Cette fois-ci, je le vois venir, alors je vais le combattre et l'expulser avant qu'il ne soit trop tard. Pour l'expulser, je ne connais qu'une seule manière : c'est d'en parler. En parler, c'est bien, mais à qui ? Qui peut comprendre ça ? Tout va bien, et j'ai une envie irrépressible de tout démolir pour tout recommencer.

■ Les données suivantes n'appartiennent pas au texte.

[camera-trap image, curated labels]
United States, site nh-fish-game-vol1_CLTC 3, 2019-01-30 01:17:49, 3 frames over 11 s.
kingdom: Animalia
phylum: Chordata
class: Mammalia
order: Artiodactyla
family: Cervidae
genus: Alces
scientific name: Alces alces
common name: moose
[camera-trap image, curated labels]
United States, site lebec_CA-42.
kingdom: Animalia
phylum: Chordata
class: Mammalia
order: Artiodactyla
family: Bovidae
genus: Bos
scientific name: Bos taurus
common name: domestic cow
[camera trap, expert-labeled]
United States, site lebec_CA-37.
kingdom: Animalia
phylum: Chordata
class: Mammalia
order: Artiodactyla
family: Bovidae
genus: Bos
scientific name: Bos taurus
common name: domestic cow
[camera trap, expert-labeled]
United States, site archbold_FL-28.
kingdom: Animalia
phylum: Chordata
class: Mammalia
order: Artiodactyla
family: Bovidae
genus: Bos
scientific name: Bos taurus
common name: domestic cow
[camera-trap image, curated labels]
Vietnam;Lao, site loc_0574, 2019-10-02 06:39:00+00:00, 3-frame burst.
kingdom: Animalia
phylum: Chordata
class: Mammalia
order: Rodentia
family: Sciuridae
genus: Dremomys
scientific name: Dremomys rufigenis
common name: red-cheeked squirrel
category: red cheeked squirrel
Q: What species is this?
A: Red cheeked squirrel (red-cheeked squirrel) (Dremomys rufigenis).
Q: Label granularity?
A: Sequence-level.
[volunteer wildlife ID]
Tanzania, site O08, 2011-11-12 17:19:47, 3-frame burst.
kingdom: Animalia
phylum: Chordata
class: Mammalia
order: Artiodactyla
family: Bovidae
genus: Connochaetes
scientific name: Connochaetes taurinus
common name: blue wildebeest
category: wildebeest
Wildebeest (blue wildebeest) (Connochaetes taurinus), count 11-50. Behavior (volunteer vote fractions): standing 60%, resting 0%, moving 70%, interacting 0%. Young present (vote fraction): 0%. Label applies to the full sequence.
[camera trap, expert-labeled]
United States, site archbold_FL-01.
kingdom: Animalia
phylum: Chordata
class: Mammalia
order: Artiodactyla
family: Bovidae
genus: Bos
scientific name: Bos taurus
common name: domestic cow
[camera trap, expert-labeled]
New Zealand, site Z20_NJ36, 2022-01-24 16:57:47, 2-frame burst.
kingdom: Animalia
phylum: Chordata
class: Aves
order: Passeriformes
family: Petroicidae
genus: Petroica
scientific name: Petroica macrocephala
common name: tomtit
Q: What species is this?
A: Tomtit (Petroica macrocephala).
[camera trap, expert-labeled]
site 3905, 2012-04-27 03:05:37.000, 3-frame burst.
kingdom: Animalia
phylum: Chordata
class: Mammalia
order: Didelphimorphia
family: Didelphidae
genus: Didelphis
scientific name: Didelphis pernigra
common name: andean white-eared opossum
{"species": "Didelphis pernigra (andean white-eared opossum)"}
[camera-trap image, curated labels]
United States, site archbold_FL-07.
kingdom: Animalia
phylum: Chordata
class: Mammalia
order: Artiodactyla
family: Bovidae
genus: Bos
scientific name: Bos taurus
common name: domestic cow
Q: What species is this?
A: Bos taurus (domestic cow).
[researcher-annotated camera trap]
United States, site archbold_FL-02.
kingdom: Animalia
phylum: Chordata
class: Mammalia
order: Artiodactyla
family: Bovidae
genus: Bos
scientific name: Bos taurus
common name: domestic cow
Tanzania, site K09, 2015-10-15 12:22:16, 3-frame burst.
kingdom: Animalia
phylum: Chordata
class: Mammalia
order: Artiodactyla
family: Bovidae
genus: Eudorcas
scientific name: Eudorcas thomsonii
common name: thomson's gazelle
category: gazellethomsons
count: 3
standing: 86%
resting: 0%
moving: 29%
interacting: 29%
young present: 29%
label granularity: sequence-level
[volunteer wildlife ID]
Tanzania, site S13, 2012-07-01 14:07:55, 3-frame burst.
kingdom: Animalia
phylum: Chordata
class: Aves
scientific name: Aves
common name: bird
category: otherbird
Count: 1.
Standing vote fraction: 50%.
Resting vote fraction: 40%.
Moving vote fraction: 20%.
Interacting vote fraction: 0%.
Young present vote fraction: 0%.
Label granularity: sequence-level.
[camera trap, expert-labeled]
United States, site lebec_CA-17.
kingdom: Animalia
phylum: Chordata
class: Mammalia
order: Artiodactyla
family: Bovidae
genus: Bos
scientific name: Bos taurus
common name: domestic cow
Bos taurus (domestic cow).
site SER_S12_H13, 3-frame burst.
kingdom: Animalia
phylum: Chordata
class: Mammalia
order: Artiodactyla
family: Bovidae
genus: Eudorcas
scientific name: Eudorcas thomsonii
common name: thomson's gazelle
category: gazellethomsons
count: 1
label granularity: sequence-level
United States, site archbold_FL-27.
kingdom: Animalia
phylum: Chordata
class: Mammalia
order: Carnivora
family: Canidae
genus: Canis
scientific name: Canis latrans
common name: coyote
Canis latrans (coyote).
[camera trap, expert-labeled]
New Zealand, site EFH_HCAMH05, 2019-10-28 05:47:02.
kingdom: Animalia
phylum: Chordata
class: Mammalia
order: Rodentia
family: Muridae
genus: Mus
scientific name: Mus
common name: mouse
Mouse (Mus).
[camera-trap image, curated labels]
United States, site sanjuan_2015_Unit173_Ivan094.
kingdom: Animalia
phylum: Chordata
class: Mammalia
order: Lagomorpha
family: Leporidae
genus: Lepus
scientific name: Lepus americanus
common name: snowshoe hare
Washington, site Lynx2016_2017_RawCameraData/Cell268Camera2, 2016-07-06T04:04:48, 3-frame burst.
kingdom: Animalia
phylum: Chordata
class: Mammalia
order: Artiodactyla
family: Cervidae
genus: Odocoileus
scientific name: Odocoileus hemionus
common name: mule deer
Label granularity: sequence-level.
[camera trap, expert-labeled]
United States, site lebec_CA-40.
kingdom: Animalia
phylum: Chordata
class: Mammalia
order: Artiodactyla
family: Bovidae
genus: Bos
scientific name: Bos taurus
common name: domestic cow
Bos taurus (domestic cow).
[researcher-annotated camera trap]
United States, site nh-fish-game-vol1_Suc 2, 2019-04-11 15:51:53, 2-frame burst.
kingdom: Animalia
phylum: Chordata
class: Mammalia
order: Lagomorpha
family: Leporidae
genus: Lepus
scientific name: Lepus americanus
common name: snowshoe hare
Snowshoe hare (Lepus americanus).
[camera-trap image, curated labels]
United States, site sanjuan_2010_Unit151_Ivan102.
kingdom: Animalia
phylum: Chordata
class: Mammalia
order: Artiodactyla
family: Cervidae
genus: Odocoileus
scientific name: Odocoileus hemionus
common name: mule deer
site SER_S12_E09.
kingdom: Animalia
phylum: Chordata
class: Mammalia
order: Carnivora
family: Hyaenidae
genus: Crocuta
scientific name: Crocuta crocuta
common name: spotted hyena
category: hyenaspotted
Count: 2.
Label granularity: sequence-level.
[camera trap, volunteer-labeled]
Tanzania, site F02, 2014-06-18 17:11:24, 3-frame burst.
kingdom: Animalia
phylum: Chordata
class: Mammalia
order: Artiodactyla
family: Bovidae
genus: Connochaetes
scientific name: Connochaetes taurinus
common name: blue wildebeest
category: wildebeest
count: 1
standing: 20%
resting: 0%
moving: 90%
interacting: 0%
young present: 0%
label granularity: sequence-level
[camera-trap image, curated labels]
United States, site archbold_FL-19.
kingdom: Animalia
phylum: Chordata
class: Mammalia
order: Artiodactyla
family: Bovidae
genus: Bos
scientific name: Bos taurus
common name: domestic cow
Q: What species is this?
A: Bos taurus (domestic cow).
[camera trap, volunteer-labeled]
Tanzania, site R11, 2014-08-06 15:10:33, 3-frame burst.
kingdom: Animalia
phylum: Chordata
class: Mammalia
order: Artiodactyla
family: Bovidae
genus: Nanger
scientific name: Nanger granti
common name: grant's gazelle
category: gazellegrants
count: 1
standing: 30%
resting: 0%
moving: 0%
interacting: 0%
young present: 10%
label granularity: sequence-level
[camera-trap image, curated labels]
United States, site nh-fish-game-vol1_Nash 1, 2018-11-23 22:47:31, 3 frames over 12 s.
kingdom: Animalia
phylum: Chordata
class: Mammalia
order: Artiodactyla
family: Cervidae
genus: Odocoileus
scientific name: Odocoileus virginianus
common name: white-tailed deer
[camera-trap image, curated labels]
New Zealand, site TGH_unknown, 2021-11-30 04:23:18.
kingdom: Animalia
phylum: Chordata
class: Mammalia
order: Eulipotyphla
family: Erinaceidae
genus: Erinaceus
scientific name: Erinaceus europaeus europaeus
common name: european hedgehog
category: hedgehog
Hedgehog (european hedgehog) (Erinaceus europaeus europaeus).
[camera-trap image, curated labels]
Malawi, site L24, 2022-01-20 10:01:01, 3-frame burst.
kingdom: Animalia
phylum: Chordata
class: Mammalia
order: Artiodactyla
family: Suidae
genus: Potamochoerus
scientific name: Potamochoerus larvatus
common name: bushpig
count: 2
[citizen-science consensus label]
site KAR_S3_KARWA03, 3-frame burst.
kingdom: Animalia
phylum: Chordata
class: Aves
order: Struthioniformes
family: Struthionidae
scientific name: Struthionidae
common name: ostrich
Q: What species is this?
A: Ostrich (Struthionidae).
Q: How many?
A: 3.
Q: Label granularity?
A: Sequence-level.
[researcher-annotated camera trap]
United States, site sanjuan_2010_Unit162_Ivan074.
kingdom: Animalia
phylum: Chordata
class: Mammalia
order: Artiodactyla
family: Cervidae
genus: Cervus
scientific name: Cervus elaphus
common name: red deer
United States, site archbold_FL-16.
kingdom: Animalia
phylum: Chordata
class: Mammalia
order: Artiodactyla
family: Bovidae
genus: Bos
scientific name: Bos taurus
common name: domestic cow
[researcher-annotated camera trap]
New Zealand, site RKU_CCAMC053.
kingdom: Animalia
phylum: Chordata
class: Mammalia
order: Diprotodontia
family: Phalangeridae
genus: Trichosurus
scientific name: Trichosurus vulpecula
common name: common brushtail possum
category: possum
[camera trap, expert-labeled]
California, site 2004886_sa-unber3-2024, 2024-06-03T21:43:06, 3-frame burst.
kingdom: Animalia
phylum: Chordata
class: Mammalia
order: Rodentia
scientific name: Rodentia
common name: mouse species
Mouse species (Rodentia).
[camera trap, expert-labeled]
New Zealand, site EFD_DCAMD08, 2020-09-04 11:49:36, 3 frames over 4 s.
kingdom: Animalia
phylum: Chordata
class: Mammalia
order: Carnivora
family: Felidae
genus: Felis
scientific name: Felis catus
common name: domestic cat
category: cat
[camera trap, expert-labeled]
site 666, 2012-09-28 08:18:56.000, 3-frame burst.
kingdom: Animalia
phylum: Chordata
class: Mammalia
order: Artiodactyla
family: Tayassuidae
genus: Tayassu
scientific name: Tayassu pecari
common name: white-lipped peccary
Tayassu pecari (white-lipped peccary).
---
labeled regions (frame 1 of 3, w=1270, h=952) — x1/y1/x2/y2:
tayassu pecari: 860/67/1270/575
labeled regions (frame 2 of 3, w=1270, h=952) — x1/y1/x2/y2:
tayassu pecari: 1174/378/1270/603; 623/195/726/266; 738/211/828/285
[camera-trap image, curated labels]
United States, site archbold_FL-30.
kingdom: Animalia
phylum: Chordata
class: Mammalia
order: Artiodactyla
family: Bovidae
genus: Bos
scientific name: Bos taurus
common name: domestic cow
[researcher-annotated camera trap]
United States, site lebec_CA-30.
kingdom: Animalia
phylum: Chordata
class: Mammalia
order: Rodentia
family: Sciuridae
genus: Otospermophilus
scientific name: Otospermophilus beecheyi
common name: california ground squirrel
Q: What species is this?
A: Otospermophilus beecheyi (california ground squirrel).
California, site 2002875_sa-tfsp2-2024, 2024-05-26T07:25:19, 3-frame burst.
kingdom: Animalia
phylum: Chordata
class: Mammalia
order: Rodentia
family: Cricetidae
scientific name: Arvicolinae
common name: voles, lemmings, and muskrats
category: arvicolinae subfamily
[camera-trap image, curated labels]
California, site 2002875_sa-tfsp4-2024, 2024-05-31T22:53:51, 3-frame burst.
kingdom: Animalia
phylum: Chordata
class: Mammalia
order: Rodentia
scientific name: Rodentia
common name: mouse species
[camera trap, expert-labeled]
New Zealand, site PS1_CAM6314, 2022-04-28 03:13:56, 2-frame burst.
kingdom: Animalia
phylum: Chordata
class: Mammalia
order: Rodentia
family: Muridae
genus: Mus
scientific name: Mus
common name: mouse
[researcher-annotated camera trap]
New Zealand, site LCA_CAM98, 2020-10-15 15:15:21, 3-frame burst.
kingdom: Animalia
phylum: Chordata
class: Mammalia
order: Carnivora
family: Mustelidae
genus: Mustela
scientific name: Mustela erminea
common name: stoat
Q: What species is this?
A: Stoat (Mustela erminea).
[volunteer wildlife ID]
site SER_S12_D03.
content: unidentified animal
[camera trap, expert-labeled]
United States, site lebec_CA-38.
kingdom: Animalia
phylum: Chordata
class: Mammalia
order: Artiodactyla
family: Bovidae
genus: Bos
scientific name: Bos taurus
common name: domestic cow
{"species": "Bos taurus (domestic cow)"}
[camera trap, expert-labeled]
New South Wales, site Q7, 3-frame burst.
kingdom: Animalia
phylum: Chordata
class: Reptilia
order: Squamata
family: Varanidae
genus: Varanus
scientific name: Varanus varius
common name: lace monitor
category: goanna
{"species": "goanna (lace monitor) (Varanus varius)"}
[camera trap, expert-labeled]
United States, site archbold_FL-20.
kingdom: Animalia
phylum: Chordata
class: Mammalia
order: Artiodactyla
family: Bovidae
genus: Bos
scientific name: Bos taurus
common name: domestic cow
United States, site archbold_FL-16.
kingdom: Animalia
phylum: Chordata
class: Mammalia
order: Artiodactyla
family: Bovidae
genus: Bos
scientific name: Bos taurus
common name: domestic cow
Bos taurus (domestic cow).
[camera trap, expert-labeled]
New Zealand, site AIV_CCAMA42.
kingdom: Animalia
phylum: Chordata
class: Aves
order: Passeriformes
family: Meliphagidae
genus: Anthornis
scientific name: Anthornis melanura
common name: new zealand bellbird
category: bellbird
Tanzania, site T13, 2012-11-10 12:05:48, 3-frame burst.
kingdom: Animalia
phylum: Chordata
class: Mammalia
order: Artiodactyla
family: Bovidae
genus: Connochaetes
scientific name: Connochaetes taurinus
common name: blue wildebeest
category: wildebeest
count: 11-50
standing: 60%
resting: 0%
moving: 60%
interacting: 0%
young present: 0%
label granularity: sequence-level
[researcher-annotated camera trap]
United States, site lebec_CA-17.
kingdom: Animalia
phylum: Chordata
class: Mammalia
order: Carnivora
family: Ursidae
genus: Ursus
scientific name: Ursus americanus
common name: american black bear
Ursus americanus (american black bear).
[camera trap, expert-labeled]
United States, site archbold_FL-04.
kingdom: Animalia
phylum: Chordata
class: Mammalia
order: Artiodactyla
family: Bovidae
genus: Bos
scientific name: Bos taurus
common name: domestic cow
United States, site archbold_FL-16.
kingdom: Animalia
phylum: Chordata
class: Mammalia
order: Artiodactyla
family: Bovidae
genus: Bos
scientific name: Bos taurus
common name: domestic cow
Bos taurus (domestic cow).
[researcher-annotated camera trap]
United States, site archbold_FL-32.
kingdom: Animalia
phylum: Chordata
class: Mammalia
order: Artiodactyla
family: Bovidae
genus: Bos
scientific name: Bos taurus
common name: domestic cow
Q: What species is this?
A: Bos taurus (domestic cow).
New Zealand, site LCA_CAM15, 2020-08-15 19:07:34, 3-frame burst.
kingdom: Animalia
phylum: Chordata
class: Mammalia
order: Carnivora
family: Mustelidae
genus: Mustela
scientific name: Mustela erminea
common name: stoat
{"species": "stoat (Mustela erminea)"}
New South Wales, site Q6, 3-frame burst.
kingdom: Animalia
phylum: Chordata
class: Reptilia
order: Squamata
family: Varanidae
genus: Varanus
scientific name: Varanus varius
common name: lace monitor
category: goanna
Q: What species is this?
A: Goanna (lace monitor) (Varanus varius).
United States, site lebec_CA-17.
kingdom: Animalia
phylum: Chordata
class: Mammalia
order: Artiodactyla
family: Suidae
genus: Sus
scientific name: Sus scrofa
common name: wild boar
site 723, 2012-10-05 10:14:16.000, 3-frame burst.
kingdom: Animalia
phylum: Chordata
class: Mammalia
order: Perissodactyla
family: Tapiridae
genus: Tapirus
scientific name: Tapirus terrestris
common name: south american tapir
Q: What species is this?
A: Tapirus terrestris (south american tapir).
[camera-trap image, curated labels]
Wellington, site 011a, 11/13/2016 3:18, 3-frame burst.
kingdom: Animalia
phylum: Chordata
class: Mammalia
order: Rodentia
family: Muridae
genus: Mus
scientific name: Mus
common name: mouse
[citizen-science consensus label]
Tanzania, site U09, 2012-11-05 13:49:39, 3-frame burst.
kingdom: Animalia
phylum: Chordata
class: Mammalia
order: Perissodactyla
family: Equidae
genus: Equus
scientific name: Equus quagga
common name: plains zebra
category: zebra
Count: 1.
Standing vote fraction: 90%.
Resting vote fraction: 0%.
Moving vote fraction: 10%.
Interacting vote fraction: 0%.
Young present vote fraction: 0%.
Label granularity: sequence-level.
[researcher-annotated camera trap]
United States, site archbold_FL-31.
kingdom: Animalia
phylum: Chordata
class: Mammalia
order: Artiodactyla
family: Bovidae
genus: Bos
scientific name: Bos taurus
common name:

Qui peut comprendre que j'ai une boule dans mon ventre qui me glisse à l'oreille que je suis un être de chaos qui hait l'ordre. Et puis, qui me croira ? Qui peut croire que l'on a le désir de sauter dans le vide quand on passe à côté ? Ce n'est pas rationnel, ça ne s'explique pas. Comme ça ne s'explique pas, on n'en parle pas. Je dis 'on', mais c'est 'je'. Sauf que le “je” que j’estime être le seul à porter est en fait le même chez vous. Je digresse.
On évite encore plus ce sujet quand on a forgé son identité pour devenir un être logique. Le 'je' que les autres voient, c'est un ingénieur. Quelqu'un qui prend ses décisions sur des faits, avec des arbres décisionnels et un mur émotionnel. Un homme qui n'a pas versé une larme depuis 20 ans.
Alors, quand on ne peut en parler, on écrit. J’écris ces quelques mots pour tenter de voir clair dans ce qui me ronge. Je vais faire une pause pour me servir un verre de whisky et m'allumer une cigarette. Je pratique habituellement du sport tous les jours, donc je ne bois jamais à la maison et j'ai arrêté de fumer depuis 8 ans. Aujourd’hui, exceptionnellement, j’ai besoin de m’embrumer l’esprit.
Je déteste l'odeur que laisse la cigarette sur moi. L'alcool, c'est pire: il laisse une odeur encore plus souillée que celle de la cigarette sur ma conscience. L'alcool, c'est le péché de mes parents, et, dans ma suffisance, je les moralisais là-dessus. Maintenant que j'en ai envie aussi, je réalise que je leur reprochais ce que je me reproche à moi-même.
On oublie souvent les leçons de vie, alors parfois je les note, la dernière en date : le bonheur c'est d'écouter une musique que l'on aime. C'est parti, je lance "La XINA" de Uña y Carne. Personne ne l’apprécie cette musique, mais moi, je l'adore. Je me sens déjà mieux.
J'ai l'air triste à la relecture de ces lignes et pourtant, je suis heureux, je suis d'ailleurs toujours heureux. C'est juste que là, ça fait trop longtemps que je suis heureux. C’est le problème de la zone de confort. Lorsque ça fait trop longtemps qu'on y est, elle se transforme en inconfort. C'est comme un canapé dans lequel on s'est beaucoup assis. Au début, il devient de plus en plus confortable, épouse parfaitement notre corps, on s'y enfonce avec délice. Puis le tissu commence à se détendre, les coussins perdent leur rebond. On s'enfonce encore plus, mais cette fois, ce n'est plus du confort, c'est de l'affaissement. Et un matin, on se retrouve avec le cul sur des ressorts qui pointent, dans une cuvette de tissu usé qui pue le renfermé. Alors j'ai envie de tout envoyer valser. Le canapé. Le salon. Foutre le feu à la baraque. La dernière fois? J’ai tout quitté. Copine, emploi et pays. Je suis parti chasser le soleil levant pour les 5 années les plus heureuses de ma vie.